The latest water-tech idea out of Israel is a solar device that provides clear drinking water with no need for infrastructure or electricity. Thousands of years ago, sailors would spread seawater in flat beds aboard ship to let the sun evaporate it to separate out the salt. The same principle is behind a modern Israeli technology that relies on sun power to distill clean water for drinking and agriculture.
“About 97 percent of the world’s water is saltwater or polluted water,” says Shimmy Zimels, CEO of Jerusalem-based SunDwater. That is why some 750 million people in 45 countries need to drill expensive wells, buy bottled water or even use contaminated water despite the huge health risks.
SunDwater’s solar-powered distiller, about to hit the market, is targeted at these populations — particularly in Africa, South America and parts of Asia. It’s a “green,” low-cost, low-maintenance system that converts dirty or salty water into potable water without any need for infrastructure or an external energy source. The water is pumped into the unit, which is outfitted with a four-square-meter (43-square-foot) round photovoltaic dish that concentrates the sunbeams for fast evaporation. The water vapor flows into a cylinder where it gets condensed back into freshwater.
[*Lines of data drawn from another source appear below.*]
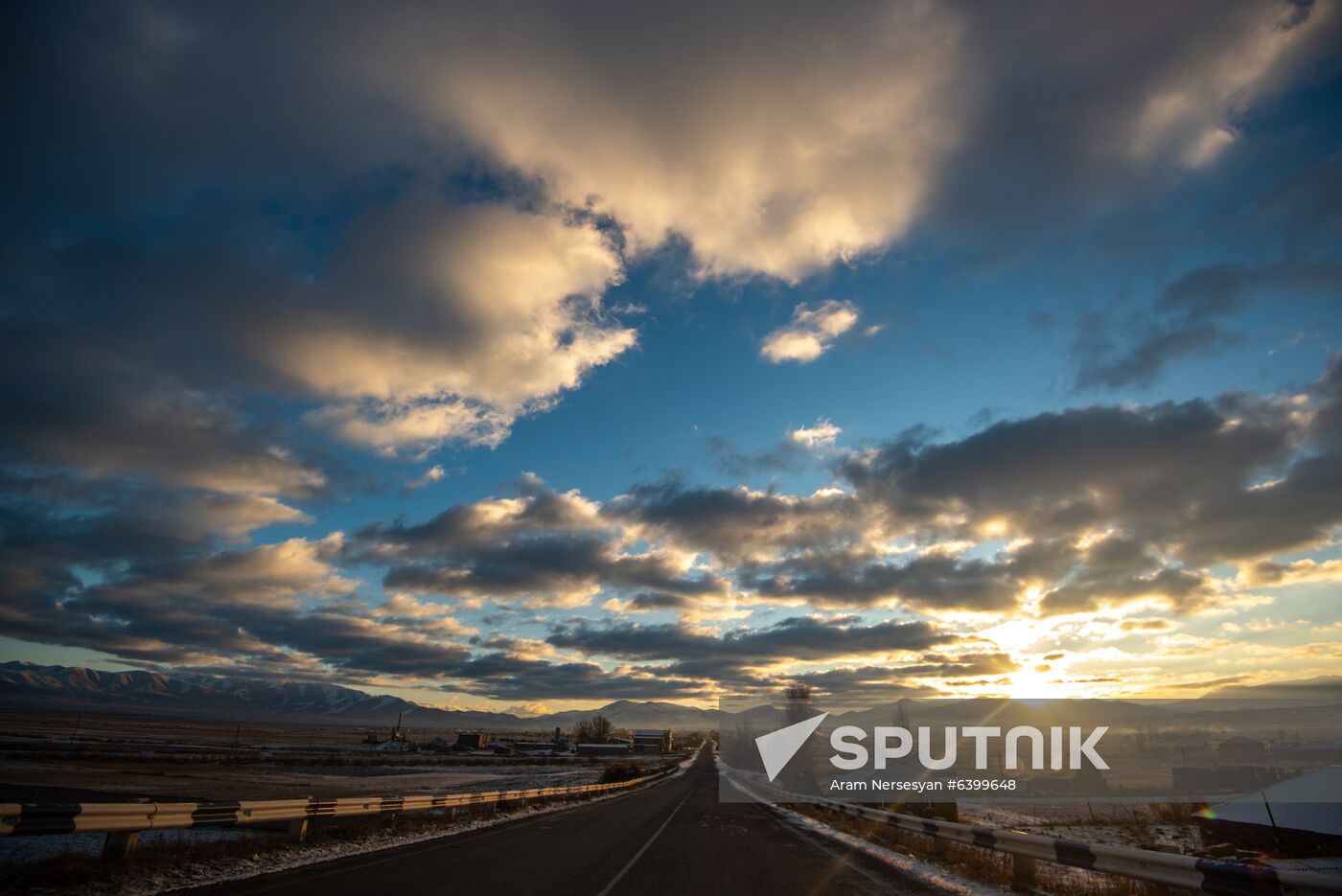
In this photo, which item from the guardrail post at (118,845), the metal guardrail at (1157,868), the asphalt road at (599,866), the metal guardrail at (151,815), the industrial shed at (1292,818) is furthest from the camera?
the industrial shed at (1292,818)

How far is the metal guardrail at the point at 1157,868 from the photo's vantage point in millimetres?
6820

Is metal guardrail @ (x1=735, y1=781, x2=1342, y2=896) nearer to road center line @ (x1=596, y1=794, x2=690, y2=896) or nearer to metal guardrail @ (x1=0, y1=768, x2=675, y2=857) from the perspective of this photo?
road center line @ (x1=596, y1=794, x2=690, y2=896)

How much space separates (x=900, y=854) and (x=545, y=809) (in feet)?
60.9

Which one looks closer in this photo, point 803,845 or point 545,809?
Result: point 803,845

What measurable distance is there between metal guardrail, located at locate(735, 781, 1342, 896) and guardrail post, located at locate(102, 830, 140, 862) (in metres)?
15.1

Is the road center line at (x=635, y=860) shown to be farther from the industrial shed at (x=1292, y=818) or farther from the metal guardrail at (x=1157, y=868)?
the industrial shed at (x=1292, y=818)

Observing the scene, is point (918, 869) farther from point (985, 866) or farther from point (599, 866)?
point (599, 866)

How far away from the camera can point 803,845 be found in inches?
702

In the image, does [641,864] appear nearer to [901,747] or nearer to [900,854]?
[900,854]

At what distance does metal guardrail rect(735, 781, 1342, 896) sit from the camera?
682 cm

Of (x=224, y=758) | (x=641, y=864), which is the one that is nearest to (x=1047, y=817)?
(x=641, y=864)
The device was invented by Zimels’ childhood friend, product developer Shimon Ben-Dor, during the Israeli drought of 2009. A pre-market operational unit, set up in a sunny industrial park not far from the Dead Sea, produces 400 liters of clean water per day — five times the rate of similar systems. Several units could be linked to create a water farm, and a much larger version also is planned. Sunlight is concentrated on the SunDwater dish so it doesn’t need a large footprint.
“This concept took several directions before Shimon decided to try getting heated water to evaporate and go back to its original molecular structure, which is what happens when it rains and the water evaporates up to the clouds,” Zimels stated. “His concept was to replicate what nature does.”
New water is constantly pumped back into the closed system as the water evaporates, Zimels adds. “There is no need for electricity. We are just using nature to improve nature itself, not creating new environmental problems.” While in Israel the chronic shortage of freshwater has mostly been addressed with desalination plants, this expensive solution is not practical for larger countries with spread-out populations.
Accordingly, customers in India, Madagascar, Nigeria and other African countries have expressed interest in the product. SunDwater is working with WaterWays, an Israeli water consultancy for rural regions, to get the technology to areas of need in the most efficient manner.
“We believe in the long run the unit could be manufactured in the country where it will be installed, offering an added financial advantage to those countries,” says Zimels. SunDwater would provide installation and training for local operators. “Now we need capital to start building the whole supply chain, to train the communities in need how to operate the unit and to continue the development and improvement of our solution.”